Q-learning is a simple value-based model that essentially learns what action is the best for each state. Q-learning works best for discrete action spaces and environments with finite states. We essentially maintain a Q-table which stores a value for each state, value pair. As we train our agent, we update these values to better represent the environment.
pip install gym
pip install tqdm
The FrozenLake environment is a 4x4 grid. The goal of our agent is to reach the bottom right corner of the grid where ther is a treasure chest while avoiding the holes. The agent can move left, down, right or up. If the agent reaches the treasure chest, a reward of +1 is received, while a reward of +0 is given if the agent hits a hole or moves to a frozen block of water.

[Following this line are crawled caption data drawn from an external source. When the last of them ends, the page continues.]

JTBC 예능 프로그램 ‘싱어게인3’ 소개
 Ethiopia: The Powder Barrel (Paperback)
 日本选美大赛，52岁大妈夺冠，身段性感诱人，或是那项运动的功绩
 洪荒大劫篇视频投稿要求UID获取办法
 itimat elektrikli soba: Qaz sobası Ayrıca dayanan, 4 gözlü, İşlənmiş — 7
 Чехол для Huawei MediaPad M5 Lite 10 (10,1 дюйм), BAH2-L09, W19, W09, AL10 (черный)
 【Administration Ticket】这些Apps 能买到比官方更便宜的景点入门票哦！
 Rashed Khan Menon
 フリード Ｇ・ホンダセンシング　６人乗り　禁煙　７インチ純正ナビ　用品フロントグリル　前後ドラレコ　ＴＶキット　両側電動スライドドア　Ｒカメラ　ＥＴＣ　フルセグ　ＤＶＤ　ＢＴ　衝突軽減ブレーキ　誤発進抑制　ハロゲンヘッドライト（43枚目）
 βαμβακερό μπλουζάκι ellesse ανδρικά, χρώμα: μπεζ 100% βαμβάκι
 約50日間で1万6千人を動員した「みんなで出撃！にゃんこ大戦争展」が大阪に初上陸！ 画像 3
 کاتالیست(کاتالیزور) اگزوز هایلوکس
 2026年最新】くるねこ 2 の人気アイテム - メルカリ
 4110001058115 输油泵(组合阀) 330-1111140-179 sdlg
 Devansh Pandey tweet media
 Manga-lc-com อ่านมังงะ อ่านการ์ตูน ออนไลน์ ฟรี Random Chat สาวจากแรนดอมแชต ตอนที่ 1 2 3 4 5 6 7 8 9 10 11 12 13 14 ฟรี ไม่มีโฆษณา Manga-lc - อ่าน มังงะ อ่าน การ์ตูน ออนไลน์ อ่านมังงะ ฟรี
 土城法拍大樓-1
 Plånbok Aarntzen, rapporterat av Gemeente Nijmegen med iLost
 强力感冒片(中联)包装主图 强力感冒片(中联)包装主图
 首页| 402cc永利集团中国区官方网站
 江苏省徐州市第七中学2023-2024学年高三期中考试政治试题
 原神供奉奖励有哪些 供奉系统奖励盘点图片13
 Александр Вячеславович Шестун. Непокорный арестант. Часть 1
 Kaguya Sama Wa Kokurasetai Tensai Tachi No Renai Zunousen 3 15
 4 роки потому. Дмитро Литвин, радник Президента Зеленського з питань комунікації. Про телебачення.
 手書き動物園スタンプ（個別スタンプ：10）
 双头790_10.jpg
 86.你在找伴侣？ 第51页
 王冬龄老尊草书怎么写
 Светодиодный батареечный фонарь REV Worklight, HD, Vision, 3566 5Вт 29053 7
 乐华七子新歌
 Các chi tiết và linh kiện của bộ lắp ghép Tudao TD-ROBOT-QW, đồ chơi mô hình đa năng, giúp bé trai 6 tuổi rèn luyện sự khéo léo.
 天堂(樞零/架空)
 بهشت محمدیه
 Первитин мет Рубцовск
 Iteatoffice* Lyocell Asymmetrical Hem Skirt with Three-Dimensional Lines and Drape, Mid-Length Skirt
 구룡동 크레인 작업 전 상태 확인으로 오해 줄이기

The taxi environment is also a grid environment where there are four designated locations designated by the colors Red, Green, Yellow, and Blue. The passenger starts the episode at a random location on designated locations and has a destination at one of the other designated locations, while the taxi starts at a random location on the grid and has to pick up the passenger from their pickup location and drop them off at their dropoff location. The taxi can start at 25 different locations and since there are 5 different locations for the the pickup location and 4 different locations for the dropoff location, there are 500 unique discrete states in the environment. The taxi can move left, right, up, down, pickup and dropoff the passenger. The agent is rewarded with -1 reward at each step, +20 for dropping off the passenger and -10 for attempting to pickup a passenger where there is none or dropping off the passenger at a wrong location.
My simple Q-learning model was able to reach the treausre chest after just 10,000 training episodes.
After training for just 25,000 episodes, my model was able to receive an average score of 7.4 with a standard deviation of 2.79. This means that on average, our model takes around 12 steps to pickup and drop off the passenger.